Job: Only the lines from the one holding "Which thing is closer, point" to the end should be retyped, exactly, with both ends included and no pictures.

Excerpted records:
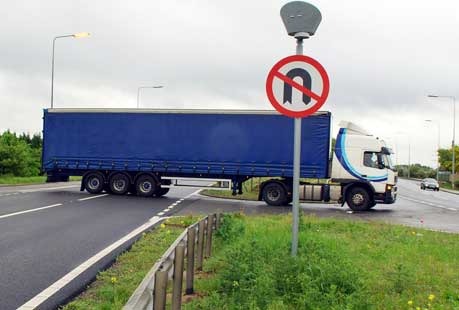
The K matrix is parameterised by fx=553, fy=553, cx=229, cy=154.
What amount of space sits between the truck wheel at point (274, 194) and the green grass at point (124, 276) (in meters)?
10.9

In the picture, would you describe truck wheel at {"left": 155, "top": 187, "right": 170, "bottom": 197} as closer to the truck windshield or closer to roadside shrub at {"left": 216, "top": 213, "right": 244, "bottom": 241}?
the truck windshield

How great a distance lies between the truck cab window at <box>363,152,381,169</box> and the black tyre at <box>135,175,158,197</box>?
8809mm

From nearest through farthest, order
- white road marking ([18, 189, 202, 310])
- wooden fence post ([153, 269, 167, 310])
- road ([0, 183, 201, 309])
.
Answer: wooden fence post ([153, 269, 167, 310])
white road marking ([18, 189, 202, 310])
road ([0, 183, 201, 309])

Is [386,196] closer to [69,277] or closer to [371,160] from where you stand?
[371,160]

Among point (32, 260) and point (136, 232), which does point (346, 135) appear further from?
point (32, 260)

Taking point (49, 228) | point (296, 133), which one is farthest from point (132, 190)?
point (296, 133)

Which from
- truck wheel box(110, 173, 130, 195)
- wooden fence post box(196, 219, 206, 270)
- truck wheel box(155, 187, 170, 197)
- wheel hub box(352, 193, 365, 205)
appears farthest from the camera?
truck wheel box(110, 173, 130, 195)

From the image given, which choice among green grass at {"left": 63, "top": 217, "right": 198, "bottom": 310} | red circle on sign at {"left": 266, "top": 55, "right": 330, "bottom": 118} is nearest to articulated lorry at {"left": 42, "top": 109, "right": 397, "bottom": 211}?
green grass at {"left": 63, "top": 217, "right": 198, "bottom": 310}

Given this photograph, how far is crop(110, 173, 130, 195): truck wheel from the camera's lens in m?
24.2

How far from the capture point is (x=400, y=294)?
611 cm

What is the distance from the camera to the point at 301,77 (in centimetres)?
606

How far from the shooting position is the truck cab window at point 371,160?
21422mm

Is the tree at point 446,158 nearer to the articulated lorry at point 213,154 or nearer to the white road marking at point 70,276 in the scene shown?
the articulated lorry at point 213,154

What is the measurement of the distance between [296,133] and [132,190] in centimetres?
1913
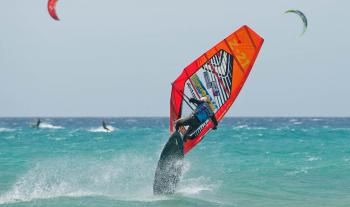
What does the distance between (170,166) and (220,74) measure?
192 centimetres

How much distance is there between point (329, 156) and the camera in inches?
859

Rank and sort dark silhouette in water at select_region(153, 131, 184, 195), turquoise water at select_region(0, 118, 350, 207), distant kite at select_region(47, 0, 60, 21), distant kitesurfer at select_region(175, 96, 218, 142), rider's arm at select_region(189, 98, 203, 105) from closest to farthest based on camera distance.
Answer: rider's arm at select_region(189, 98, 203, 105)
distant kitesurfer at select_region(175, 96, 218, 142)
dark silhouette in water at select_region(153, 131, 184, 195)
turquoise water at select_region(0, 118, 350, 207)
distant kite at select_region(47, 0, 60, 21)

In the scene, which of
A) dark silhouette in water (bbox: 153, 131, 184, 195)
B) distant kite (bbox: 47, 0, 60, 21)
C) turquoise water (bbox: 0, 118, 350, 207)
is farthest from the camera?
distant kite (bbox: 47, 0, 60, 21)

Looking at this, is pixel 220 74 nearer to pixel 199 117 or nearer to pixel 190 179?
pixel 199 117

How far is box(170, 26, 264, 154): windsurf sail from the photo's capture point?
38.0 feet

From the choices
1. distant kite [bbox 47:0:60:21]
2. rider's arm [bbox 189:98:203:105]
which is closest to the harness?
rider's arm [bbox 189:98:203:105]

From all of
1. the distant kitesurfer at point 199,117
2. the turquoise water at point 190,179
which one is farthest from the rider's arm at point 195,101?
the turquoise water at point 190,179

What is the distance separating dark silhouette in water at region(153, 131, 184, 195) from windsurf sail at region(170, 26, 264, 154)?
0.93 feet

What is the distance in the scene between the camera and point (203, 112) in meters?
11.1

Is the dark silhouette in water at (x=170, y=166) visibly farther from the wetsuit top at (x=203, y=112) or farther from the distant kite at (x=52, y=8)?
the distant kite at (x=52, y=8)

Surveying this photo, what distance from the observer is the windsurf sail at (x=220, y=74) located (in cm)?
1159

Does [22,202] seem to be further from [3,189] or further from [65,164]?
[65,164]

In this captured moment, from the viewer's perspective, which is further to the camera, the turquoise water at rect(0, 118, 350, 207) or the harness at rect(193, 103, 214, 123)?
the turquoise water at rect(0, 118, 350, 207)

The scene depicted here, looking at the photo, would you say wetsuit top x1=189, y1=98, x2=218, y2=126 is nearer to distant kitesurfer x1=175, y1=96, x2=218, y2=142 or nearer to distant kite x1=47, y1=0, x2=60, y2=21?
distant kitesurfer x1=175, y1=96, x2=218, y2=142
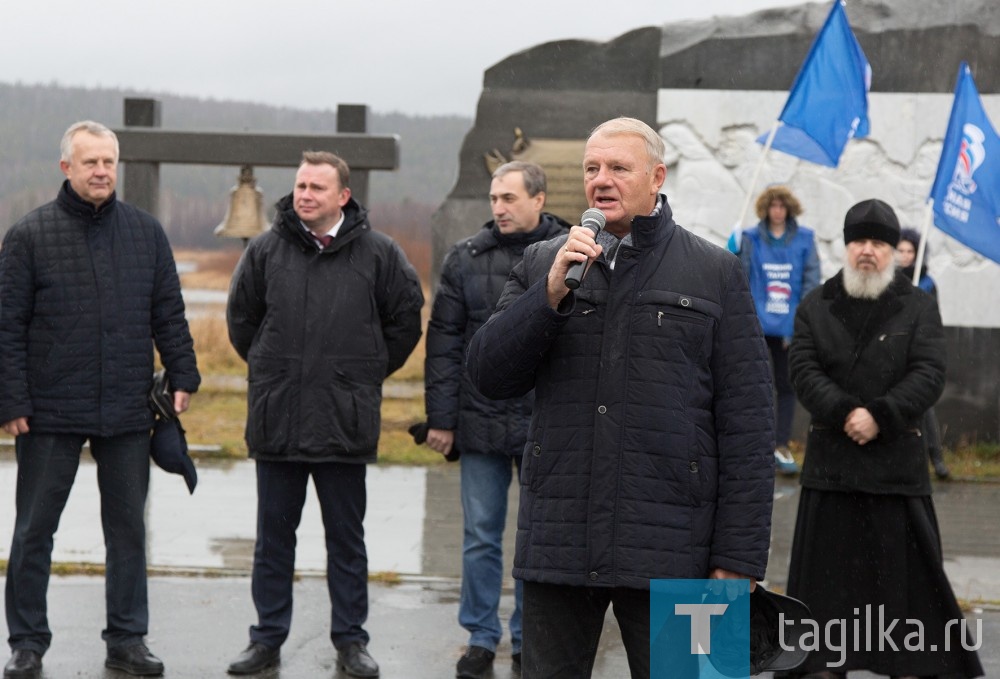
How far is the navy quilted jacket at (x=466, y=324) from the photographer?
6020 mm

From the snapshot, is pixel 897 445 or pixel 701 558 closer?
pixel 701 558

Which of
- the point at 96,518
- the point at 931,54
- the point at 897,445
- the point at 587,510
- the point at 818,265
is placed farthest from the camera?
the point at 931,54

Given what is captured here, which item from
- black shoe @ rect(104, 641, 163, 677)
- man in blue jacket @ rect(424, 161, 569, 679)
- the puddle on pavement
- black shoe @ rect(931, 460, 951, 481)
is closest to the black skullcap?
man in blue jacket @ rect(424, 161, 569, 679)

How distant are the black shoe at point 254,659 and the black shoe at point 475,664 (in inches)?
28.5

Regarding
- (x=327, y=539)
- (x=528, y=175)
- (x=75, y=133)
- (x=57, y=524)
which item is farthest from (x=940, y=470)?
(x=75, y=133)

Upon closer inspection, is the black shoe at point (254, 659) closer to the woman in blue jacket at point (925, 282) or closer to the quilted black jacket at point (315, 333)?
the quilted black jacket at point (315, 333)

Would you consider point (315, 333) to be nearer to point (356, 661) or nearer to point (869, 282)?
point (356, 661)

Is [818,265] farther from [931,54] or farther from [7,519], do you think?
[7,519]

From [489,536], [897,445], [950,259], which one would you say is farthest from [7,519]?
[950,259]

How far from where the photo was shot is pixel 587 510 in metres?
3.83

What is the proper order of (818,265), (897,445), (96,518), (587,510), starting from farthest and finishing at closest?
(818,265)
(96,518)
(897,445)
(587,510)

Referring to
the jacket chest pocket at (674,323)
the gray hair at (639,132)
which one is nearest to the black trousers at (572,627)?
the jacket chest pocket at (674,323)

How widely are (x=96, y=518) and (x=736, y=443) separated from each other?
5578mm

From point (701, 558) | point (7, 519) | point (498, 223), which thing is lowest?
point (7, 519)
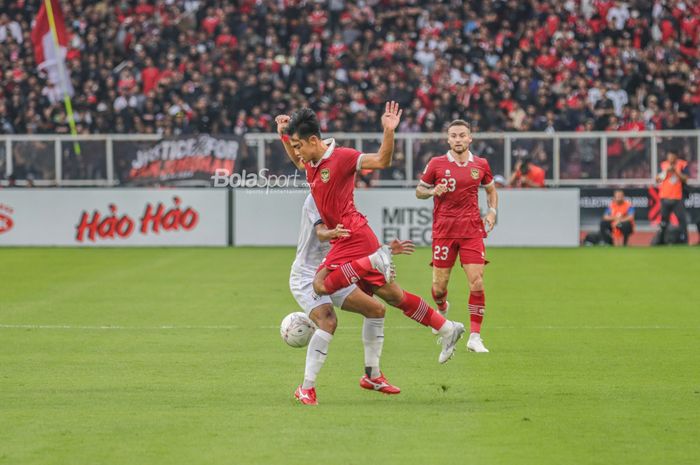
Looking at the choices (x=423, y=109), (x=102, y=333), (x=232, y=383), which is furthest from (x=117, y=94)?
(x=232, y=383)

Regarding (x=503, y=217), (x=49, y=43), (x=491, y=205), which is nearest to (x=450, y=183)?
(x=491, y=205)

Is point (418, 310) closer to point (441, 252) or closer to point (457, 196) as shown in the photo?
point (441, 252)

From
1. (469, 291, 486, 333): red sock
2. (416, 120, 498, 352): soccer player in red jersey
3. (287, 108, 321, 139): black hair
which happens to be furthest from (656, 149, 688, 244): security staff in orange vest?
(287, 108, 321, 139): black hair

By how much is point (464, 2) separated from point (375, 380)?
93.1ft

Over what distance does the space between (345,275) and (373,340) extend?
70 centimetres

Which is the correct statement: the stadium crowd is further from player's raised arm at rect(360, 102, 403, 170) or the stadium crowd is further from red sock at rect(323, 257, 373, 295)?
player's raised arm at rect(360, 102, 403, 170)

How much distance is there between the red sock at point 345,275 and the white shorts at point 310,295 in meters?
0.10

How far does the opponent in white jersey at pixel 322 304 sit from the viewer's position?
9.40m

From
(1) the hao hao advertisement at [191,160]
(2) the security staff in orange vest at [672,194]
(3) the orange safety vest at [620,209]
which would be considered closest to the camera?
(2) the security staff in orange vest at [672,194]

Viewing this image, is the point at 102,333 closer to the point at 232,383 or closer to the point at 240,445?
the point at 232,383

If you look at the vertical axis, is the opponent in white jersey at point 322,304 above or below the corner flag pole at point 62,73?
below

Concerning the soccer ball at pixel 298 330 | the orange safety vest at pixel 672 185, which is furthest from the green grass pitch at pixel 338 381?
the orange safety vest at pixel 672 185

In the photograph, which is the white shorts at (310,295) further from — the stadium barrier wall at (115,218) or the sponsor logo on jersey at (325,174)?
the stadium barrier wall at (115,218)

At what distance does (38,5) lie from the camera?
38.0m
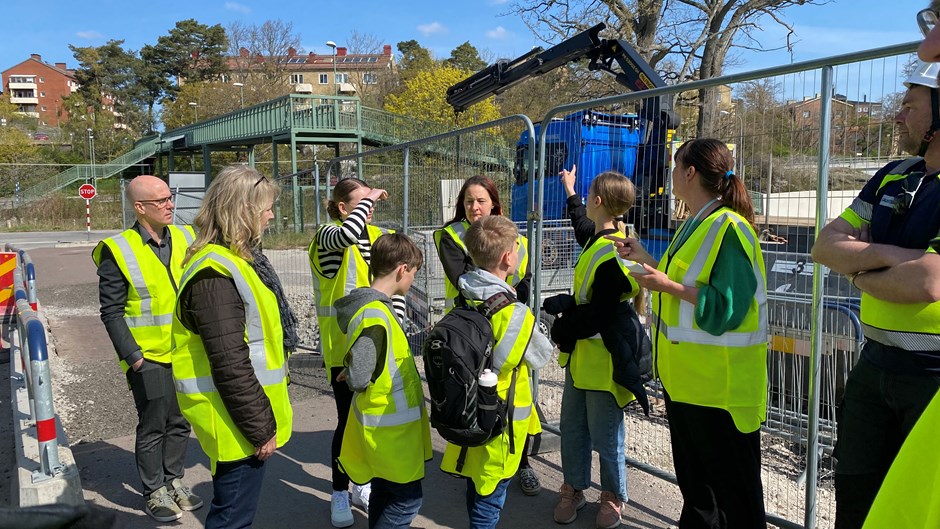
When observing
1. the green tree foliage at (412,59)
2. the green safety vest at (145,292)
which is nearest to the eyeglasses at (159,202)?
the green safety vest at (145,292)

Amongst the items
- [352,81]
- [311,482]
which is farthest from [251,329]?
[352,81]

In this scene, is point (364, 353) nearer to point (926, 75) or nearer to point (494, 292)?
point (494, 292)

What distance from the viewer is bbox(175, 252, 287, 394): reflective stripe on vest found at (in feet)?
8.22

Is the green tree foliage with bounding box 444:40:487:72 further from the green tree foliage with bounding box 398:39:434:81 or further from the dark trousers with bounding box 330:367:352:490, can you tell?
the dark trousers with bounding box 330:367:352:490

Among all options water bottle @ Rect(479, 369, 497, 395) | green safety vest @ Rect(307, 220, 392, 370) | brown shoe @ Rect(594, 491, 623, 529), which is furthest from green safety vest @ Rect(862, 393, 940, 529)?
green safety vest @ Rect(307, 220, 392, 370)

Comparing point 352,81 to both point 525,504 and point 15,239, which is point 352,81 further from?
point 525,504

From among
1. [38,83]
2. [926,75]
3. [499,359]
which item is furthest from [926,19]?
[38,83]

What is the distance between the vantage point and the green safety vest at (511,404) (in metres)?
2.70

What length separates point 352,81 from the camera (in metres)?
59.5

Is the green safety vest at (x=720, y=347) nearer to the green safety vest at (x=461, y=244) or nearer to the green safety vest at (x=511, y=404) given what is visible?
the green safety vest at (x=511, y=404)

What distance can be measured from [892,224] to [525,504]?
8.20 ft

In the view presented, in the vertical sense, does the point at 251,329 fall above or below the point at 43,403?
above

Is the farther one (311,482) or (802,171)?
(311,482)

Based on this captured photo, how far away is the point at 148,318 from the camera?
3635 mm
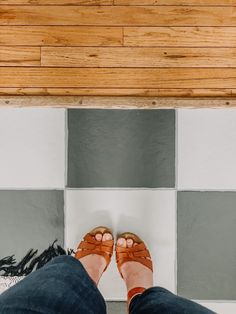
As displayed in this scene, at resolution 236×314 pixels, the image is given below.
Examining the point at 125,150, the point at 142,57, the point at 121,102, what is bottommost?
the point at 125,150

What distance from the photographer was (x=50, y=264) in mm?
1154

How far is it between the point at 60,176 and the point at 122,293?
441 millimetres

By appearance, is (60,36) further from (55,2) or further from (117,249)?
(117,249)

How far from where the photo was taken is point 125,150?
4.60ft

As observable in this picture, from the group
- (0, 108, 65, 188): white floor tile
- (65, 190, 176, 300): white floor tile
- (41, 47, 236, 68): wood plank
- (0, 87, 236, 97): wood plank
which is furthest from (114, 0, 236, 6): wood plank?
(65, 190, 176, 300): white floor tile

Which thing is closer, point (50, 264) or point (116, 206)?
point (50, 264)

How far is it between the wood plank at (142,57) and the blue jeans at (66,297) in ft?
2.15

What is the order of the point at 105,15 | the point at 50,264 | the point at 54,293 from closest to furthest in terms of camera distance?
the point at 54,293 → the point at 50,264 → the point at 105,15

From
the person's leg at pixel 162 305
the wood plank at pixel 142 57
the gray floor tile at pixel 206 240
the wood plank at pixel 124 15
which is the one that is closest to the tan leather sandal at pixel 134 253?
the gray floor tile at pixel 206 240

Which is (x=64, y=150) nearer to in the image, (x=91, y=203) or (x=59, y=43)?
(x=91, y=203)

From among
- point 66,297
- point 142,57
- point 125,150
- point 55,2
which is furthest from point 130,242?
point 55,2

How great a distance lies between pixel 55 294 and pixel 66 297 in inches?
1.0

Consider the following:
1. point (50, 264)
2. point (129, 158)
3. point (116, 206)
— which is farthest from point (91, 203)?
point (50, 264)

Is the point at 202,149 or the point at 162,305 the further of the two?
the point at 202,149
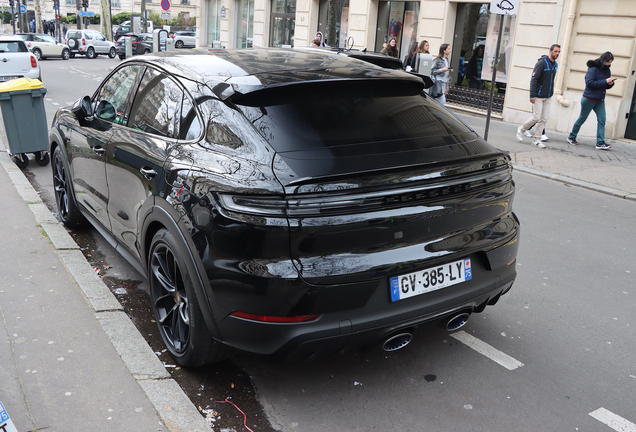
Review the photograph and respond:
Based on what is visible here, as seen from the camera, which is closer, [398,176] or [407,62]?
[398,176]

Correct answer:
Which thing is closer, point (50, 264) or point (116, 206)?
point (50, 264)

How far is it between the wood plank at (142,57) and the blue jeans at (66,297) in ft?
2.15

What is the order of the point at 105,15 | the point at 50,264 | the point at 54,293 from closest to furthest in terms of camera distance?
the point at 54,293 → the point at 50,264 → the point at 105,15

From
the person's leg at pixel 162 305
the wood plank at pixel 142 57
the gray floor tile at pixel 206 240
the wood plank at pixel 124 15
which is the one that is closest to the tan leather sandal at pixel 134 253?
the gray floor tile at pixel 206 240

Which is (x=64, y=150) nearer to in the image, (x=91, y=203) or (x=59, y=43)?
(x=91, y=203)

From among
- point 66,297
- point 142,57
- point 125,150
- point 55,2
which is furthest from point 130,242?
point 55,2

How great a distance lies between pixel 55 294 and pixel 66 297 in inches?
1.0

Consider the following:
1. point (50, 264)
2. point (129, 158)
3. point (116, 206)
— which is farthest from point (91, 203)?
point (50, 264)

Is the point at 202,149 or the point at 162,305 the further of the two?
the point at 202,149
Review the photograph and respond:
Based on what is visible here, as seen from the camera, which is closer, [398,176] or [407,62]?
[398,176]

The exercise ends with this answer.